Kudos to Fehlbaum, his production team and in particular his editor Hansjoerg Weissbrich, for creating a film of such taut, spare, suspense and high stakes. The look and feel of it take you right into 1972 and into the fast-paced need for judgment. It gives you sympathy for real people making tough choices in uncharted territory. Most of all, I loved the way in which the real footage of on-air broadcasts was seamlessly woven into the fictional recreation. So you can see Magaro's character speaking apparently to an on-air presenter and that presenter relaying the information he has been given. It's a masterclass of editorial brilliance.
SEPTEMBER 5 is rated R and has a running time of 95 minutes. It played Venice, Toronto and Telluride 2024. It was released in the USA on January 17th and in the UK on February 6th.
THE ORDER****
We are in early 80s small-town mid-western America and this film is based on a real-life story. The Feds are on the trail of a young charismatic neo-Nazi who is orchestrating a series of bank robberies to fund his war on America.

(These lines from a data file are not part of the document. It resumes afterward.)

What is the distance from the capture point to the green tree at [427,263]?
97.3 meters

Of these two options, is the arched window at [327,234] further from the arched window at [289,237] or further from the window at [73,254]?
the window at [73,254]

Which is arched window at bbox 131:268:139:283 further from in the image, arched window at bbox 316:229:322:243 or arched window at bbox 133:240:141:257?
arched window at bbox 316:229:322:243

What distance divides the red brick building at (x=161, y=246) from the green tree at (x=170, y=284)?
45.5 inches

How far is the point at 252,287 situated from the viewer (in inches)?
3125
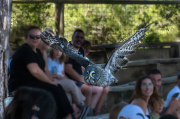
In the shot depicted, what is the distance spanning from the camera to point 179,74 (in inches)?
121

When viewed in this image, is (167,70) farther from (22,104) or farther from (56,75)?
(22,104)

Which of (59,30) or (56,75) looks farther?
(59,30)

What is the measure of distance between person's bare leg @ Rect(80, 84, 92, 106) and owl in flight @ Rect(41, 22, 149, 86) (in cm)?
10

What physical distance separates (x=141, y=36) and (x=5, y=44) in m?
1.34

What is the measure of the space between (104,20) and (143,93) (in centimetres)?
108

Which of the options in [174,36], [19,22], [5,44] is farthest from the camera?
[174,36]

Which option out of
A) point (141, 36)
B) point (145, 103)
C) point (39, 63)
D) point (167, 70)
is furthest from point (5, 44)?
point (167, 70)

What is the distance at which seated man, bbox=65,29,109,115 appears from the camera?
2537 millimetres

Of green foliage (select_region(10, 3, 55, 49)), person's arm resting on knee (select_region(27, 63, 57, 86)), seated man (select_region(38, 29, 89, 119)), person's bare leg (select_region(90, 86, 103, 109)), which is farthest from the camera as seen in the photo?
green foliage (select_region(10, 3, 55, 49))

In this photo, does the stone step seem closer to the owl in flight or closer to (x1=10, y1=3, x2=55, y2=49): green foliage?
the owl in flight

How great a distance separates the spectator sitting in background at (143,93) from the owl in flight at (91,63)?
34 cm

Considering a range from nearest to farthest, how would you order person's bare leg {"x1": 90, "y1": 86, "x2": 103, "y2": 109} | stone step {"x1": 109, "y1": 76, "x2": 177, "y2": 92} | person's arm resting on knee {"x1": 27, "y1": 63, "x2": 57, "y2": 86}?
1. person's arm resting on knee {"x1": 27, "y1": 63, "x2": 57, "y2": 86}
2. person's bare leg {"x1": 90, "y1": 86, "x2": 103, "y2": 109}
3. stone step {"x1": 109, "y1": 76, "x2": 177, "y2": 92}

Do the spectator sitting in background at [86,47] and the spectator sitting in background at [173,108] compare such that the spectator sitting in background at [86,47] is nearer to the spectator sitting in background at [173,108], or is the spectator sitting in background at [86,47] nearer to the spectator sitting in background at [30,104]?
the spectator sitting in background at [30,104]

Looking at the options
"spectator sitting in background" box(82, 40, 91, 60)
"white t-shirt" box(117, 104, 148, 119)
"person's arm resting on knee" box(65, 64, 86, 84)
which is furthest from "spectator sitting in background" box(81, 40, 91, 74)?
"white t-shirt" box(117, 104, 148, 119)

His foundational text is the same one that inspired the Jan 6 insurrection. Nicholas Hoult is the cult-leader Bob Mathews - handsome and convincing. Mathews is sinister in how low-key he is but also how swiftly he can whip up a mob. Jude Law continues to give career-best performances in his middle-career - following his turn as a truly sinister Henry VIII in FIREBRAND - with this self-effacing performance as a decent but scarred and often ill-judged Fed called Terry Husk.
Screenwriter Zach Baylin (CREED III) crafts a spare and slowly-ratcheting anxiety-inducing script. The pivotal relationship is between Husk and Mathews who contain enough humanity to somehow not be able to take that pre-emptive shot. But I also loved the scenes between Hoult's Mathews an his father, a David Duke type figure played convincingly by Victor Slezak.
THE ORDER plays like an old-fashioned police procedural, much as the recent JUROR NO 2 (also starring Hoult) played like an old-fashioned courtroom drama. I am here for it. I love the feeling of being in a handsomely-made, well-played, slow-burn, patient, unflashy, grown-up thriller. There is nothing not to like about this film.
THE ORDER played Venice and Toronto 2024 and is available to stream on Amazon Prime. It is rated R and has a running time of 116 minutes.